● Task statement
Gather every line in the records below that contains the string "emerging". Case matters.

:::

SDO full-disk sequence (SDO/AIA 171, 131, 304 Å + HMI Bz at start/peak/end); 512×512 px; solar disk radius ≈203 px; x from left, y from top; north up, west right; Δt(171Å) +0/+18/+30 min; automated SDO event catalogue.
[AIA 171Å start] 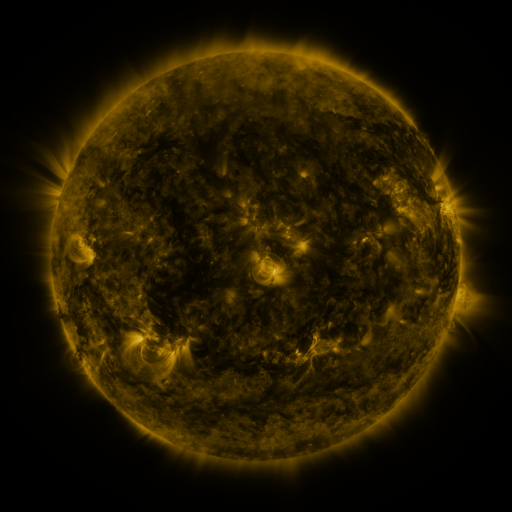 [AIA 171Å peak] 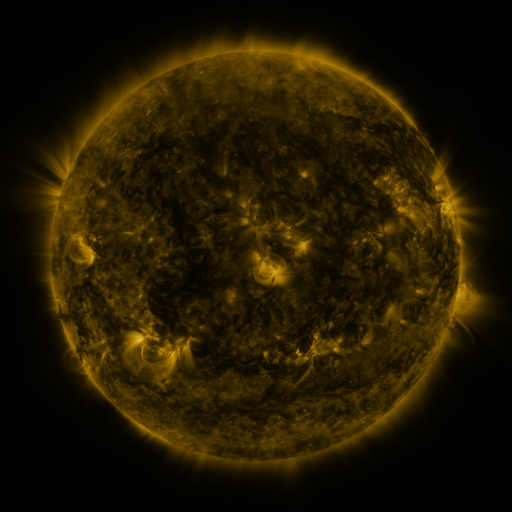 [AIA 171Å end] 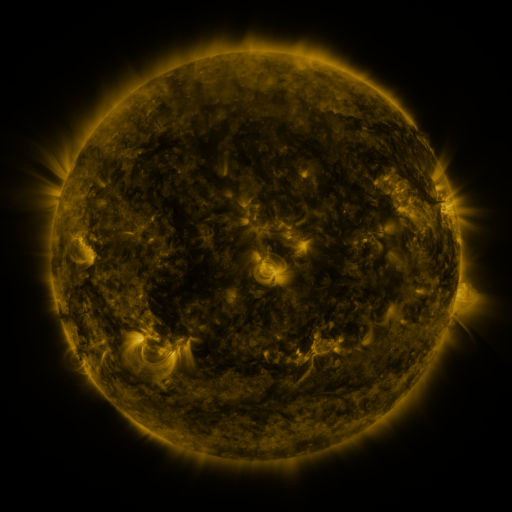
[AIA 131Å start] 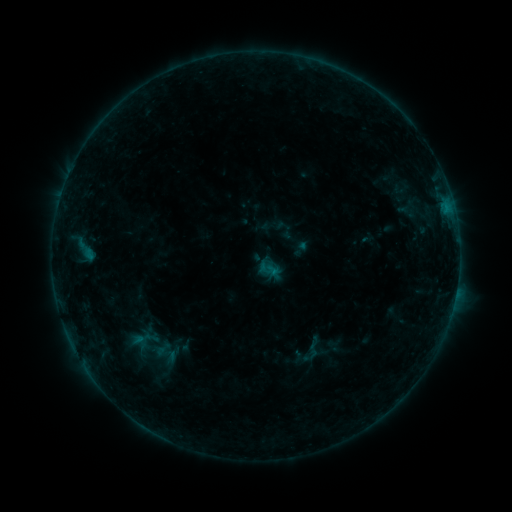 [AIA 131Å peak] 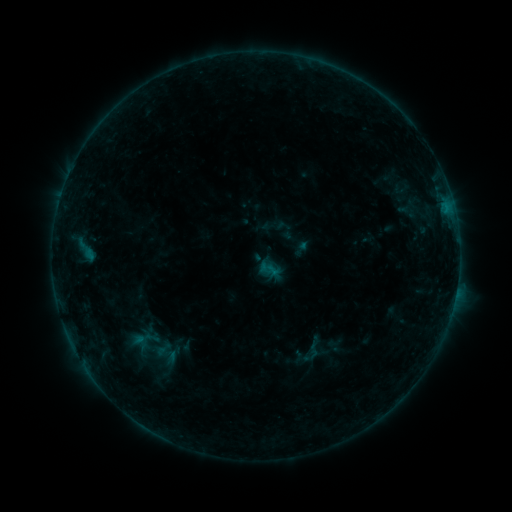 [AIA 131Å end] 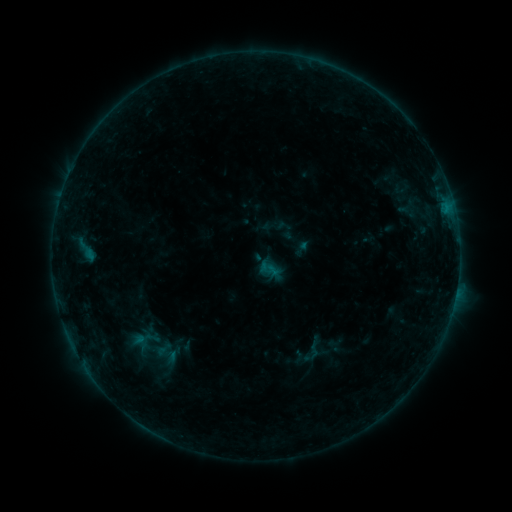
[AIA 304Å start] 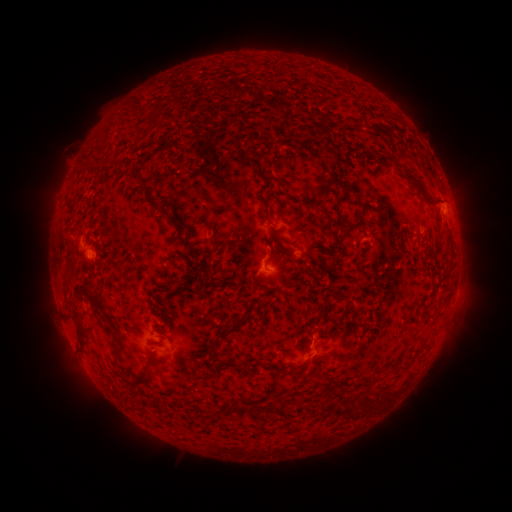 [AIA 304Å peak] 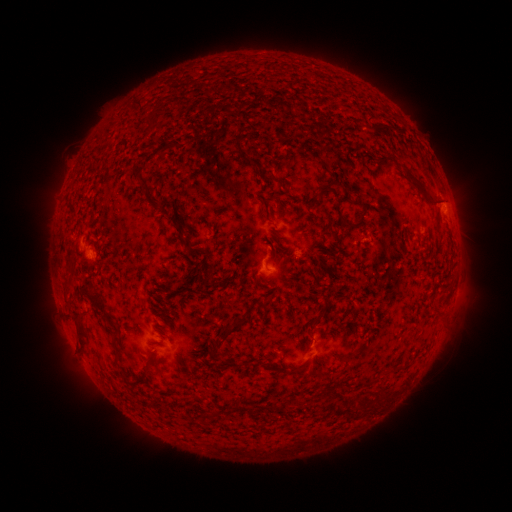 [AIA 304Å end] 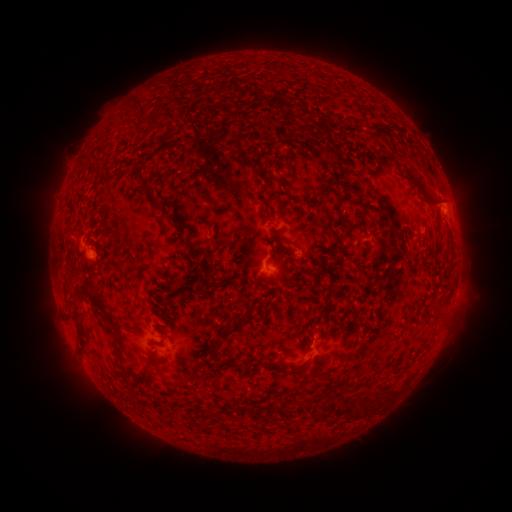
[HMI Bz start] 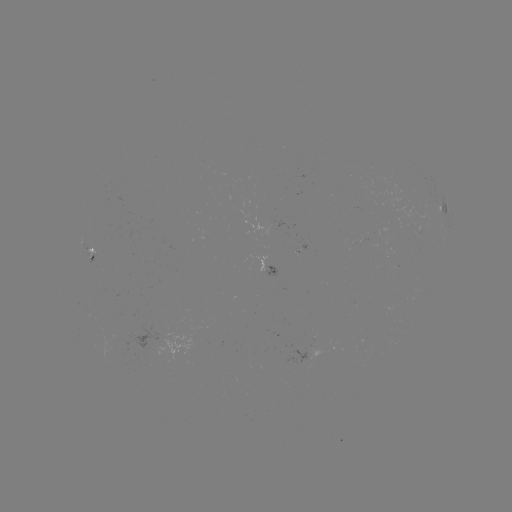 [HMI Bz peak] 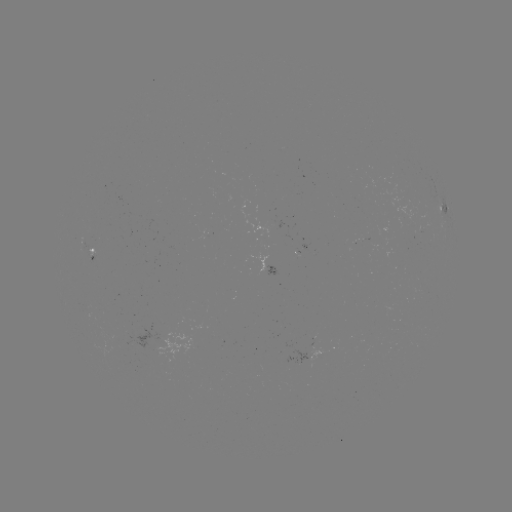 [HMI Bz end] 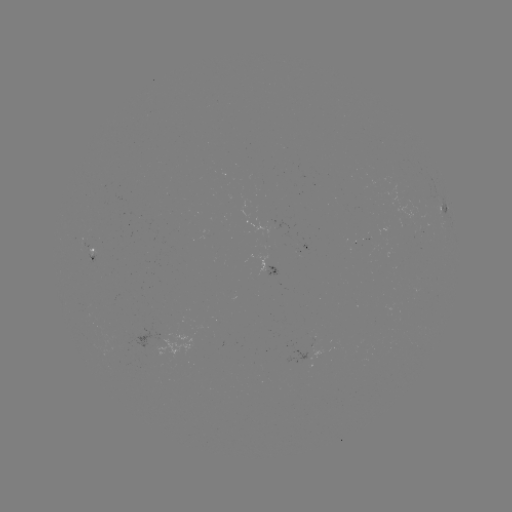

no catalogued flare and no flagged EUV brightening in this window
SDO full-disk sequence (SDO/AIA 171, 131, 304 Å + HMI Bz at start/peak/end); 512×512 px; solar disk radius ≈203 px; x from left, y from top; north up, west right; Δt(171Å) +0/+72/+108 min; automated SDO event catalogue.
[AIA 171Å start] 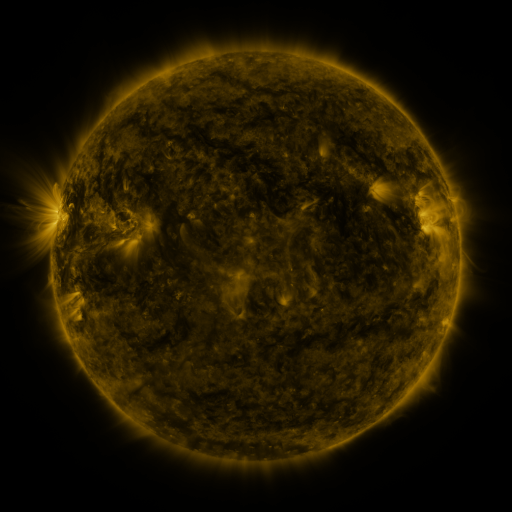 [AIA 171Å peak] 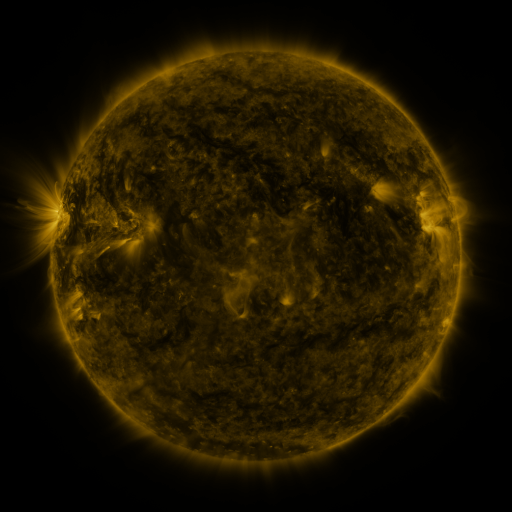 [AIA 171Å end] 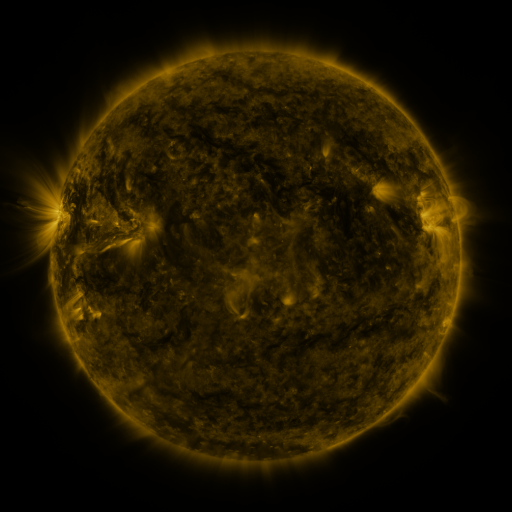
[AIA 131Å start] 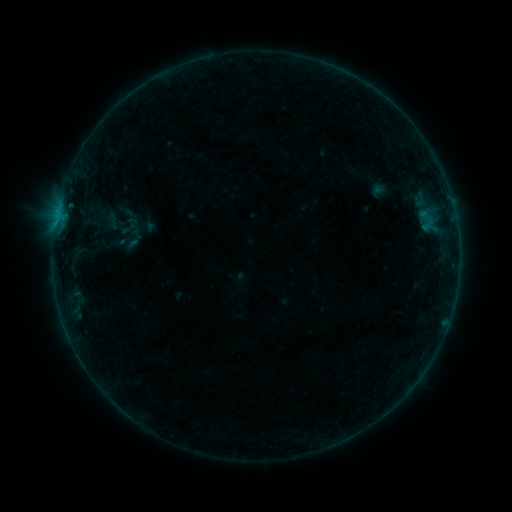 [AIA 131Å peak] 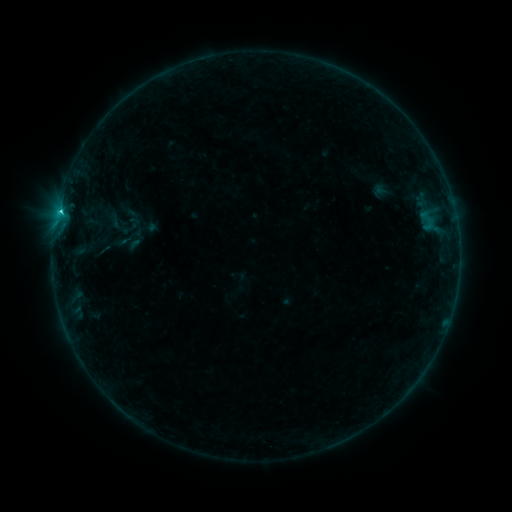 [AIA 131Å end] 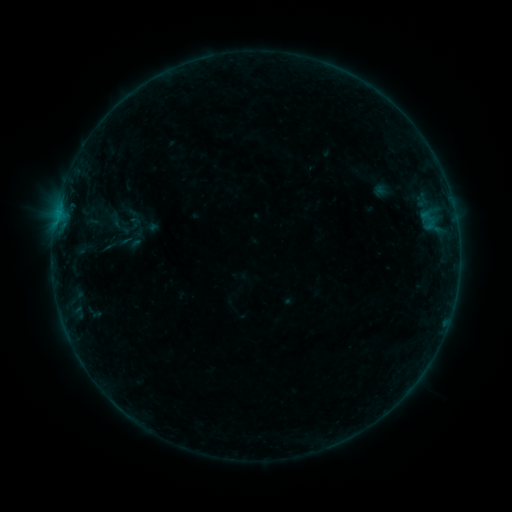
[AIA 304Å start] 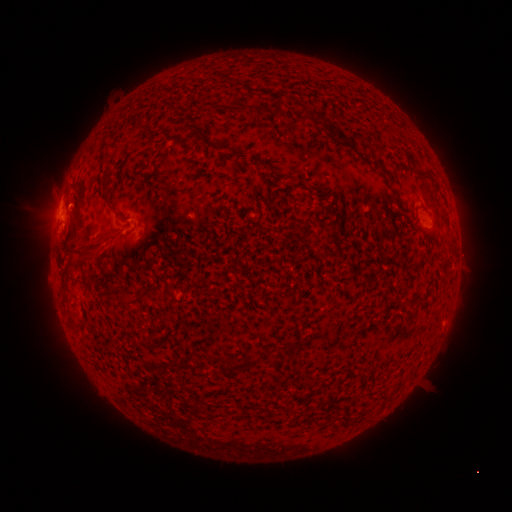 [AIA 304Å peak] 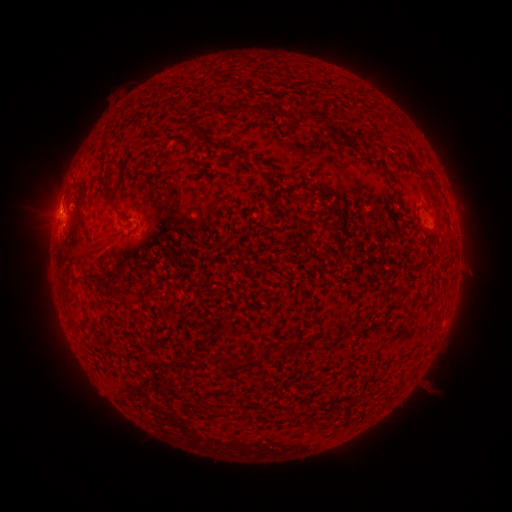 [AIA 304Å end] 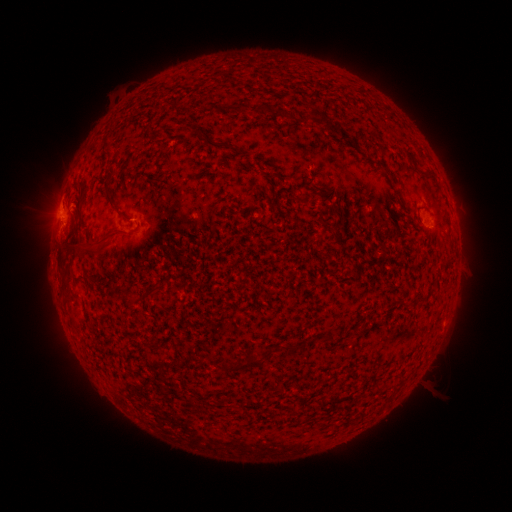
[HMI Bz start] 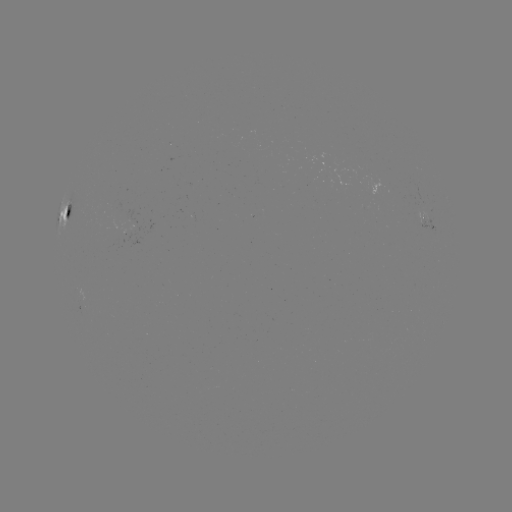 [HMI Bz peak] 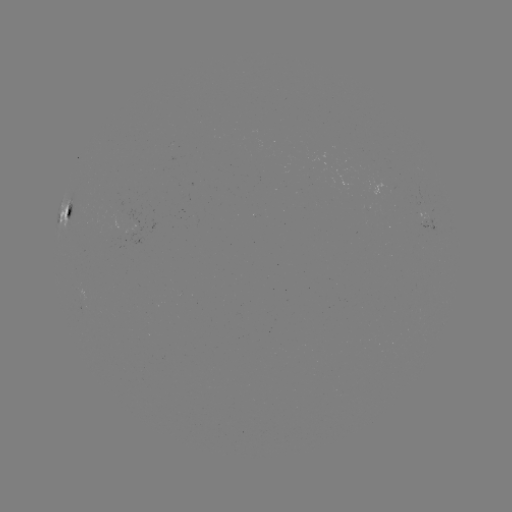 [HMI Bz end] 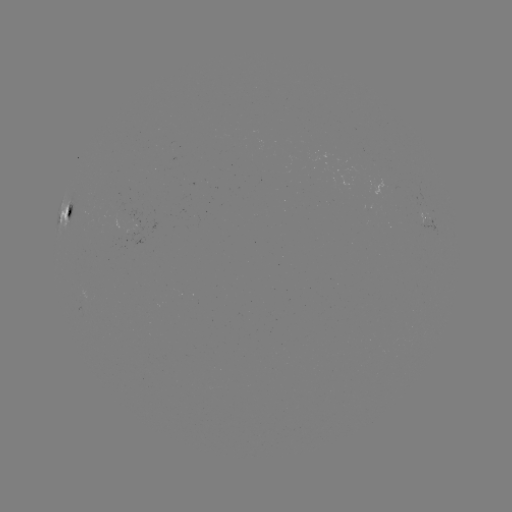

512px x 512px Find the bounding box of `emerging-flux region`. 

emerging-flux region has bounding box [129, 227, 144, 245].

:::

● Result of this exercise
512px x 512px Find the bounding box of `emerging-flux region`. 
emerging-flux region has bounding box [129, 227, 144, 245].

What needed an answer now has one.